BANDUNG, TINTAHIJAU.com – Menteri Ekonomi Kreatif/Kepala Badan Ekonomi Kreatif Teuku Riefky Harsya meninjau sejumlah ruang kreatif di kawasan Braga serta aktivitas ekonomi kreatif di Pasar Cihapit, Kota Bandung, di sela libur Natal dan Tahun Baru (Nataru) 2025–2026. Kunjungan tersebut dilakukan untuk melihat langsung peran ruang kreatif daerah sebagai etalase nasional bagi produk dan karya kreatif lokal.

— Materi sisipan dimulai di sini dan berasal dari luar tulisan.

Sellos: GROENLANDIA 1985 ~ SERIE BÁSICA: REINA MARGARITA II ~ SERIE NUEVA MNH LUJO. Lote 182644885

Dua lokasi yang dikunjungi, yakni Braga Grey Art dan Tahilalats Store di kawasan Braga, dinilai menjadi ruang utama showcase sekaligus titik distribusi produk ekonomi kreatif. Di lokasi tersebut, Menteri Riefky berdialog dengan para pelaku ekonomi kreatif lintas subsektor yang menyampaikan berbagai aspirasi terkait penguatan ekosistem ekraf di daerah.
Menurut Riefky, Kementerian Ekonomi Kreatif berperan sebagai akselerator dan enabler bagi pegiat ekonomi kreatif di daerah melalui kolaborasi pentahelix yang melibatkan pemerintah, pelaku usaha, komunitas, akademisi, media, dan lembaga keuangan. Strategi ini diarahkan agar karya dan kekayaan intelektual (IP) lokal dapat naik kelas, tidak hanya kuat di tingkat nasional, tetapi juga mampu menembus pasar global.
“Ruang-ruang kreatif di daerah menjadi etalase penting bagi karya dan bisnis kreatif, sekaligus memperkuat posisi Bandung sebagai kota kreatif yang terus berkembang,” ujar Teuku Riefky saat berada di Bandung, Jumat (2/1).
Ia menambahkan, pemanfaatan IP lokal yang berkembang dari ranah digital ke ruang fisik, termasuk melalui kehadiran ritel kreatif berbasis IP, dinilai mampu memperluas interaksi langsung dengan konsumen. Hal ini sekaligus mendorong agar karya dan IP lokal semakin dikenal, diapresiasi, dan memiliki nilai ekonomi yang berkelanjutan.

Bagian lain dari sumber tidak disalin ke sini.